Bug #21820
closedCeph OSD crash with Segfault
0%
Description
Hi,
I've observed that after a while some OSD crash with a segfault. This happends since I switched to Bluestore.
This leads to reduced data redundancy and seems critical to me.

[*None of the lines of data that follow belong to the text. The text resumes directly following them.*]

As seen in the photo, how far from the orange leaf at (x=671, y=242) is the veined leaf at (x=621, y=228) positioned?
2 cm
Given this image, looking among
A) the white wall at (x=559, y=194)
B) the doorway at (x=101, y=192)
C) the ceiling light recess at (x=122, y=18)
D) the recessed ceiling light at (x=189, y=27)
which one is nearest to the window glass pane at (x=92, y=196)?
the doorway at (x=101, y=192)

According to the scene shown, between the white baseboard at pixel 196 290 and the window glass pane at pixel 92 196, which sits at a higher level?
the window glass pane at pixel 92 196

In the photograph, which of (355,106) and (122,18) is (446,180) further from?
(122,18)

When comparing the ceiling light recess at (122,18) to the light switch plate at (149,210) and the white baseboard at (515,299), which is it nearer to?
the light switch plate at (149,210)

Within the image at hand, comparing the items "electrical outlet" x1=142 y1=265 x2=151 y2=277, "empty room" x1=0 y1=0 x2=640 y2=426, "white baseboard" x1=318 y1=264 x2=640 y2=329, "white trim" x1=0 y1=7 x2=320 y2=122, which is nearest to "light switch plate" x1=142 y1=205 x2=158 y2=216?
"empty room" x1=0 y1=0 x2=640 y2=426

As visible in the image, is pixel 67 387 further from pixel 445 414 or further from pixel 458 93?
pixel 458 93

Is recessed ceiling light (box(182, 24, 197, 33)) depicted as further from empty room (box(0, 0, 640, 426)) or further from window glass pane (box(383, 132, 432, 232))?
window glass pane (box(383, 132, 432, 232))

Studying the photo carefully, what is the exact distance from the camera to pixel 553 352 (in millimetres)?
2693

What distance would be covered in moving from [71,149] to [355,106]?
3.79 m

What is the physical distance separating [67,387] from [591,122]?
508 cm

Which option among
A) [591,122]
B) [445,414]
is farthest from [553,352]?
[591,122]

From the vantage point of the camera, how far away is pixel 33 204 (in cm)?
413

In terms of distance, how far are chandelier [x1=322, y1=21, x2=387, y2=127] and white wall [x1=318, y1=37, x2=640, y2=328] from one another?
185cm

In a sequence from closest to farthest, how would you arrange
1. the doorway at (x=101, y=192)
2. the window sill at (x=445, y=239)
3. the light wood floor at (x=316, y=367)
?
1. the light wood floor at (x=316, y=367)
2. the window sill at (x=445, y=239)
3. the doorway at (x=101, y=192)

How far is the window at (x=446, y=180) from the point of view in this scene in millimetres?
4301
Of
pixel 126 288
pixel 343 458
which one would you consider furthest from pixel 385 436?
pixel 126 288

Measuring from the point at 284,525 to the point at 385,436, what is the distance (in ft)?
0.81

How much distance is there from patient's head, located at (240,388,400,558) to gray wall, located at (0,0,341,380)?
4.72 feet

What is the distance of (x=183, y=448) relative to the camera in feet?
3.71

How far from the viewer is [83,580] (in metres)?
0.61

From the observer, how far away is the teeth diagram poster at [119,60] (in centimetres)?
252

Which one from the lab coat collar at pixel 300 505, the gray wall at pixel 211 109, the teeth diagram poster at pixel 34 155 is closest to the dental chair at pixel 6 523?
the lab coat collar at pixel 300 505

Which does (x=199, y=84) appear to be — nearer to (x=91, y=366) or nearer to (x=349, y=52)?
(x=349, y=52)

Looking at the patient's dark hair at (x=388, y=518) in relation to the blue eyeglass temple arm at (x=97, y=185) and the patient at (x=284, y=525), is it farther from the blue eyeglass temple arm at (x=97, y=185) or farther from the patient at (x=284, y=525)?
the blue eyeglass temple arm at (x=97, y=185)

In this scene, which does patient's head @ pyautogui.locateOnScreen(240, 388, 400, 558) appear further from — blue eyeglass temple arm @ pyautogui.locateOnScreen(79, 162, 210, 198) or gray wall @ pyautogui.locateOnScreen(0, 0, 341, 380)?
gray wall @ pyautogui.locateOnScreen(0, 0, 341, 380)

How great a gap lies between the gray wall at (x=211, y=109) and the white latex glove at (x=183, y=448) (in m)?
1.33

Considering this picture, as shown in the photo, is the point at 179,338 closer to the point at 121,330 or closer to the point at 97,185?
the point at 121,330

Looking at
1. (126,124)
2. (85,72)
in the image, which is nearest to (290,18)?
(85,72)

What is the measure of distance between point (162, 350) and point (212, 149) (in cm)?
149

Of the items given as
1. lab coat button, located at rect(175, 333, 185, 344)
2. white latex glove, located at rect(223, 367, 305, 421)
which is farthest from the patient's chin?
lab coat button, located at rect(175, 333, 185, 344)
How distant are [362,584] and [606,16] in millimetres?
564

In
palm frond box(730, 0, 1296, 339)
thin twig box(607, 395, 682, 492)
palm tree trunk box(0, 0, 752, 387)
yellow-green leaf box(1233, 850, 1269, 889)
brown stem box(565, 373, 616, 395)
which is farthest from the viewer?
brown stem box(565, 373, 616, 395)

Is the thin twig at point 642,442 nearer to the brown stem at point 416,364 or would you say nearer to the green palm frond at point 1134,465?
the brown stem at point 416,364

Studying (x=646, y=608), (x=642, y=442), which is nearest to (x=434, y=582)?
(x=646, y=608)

Here are some information:
- ceph --cluster ceph-mirror osd tree
ID CLASS WEIGHT TYPE NAME STATUS REWEIGHT PRI-AFF
-1 17.06296 root default
-2 5.82999 host inf-0a38f9
1 hdd 2.91499 osd.1 up 1.00000 1.00000
2 hdd 2.91499 osd.2 up 1.00000 1.00000
-3 5.62140 host inf-30d985
4 hdd 2.81070 osd.4 up 1.00000 1.00000
5 hdd 2.81070 osd.5 down 0 1.00000
-4 5.61157 host inf-d7a3ca
0 hdd 2.80579 osd.0 down 0 1.00000
3 hdd 2.80579 osd.3 up 1.00000 1.00000
- ceph --cluster ceph-mirror -s
cluster:
id: 4b3bef10-7a76-491e-bf1a-c6ea4f5705cf
health: HEALTH_WARN
622/323253 objects misplaced (0.192%)
Degraded data redundancy: 9306/323253 objects degraded (2.879%), 11 pgs unclean, 11 pgs degraded, 8 pgs undersizedservices:
mon: 3 daemons, quorum inf-d7a3ca,inf-30d985,inf-0a38f9
mgr: inf-0a38f9(active), standbys: inf-d7a3ca, inf-30d985
osd: 6 osds: 4 up, 4 in; 8 remapped pgs
rbd-mirror: 1 daemon activedata:
pools: 2 pools, 128 pgs
objects: 105k objects, 418 GB
usage: 1765 GB used, 9955 GB / 11721 GB avail
pgs: 9306/323253 objects degraded (2.879%)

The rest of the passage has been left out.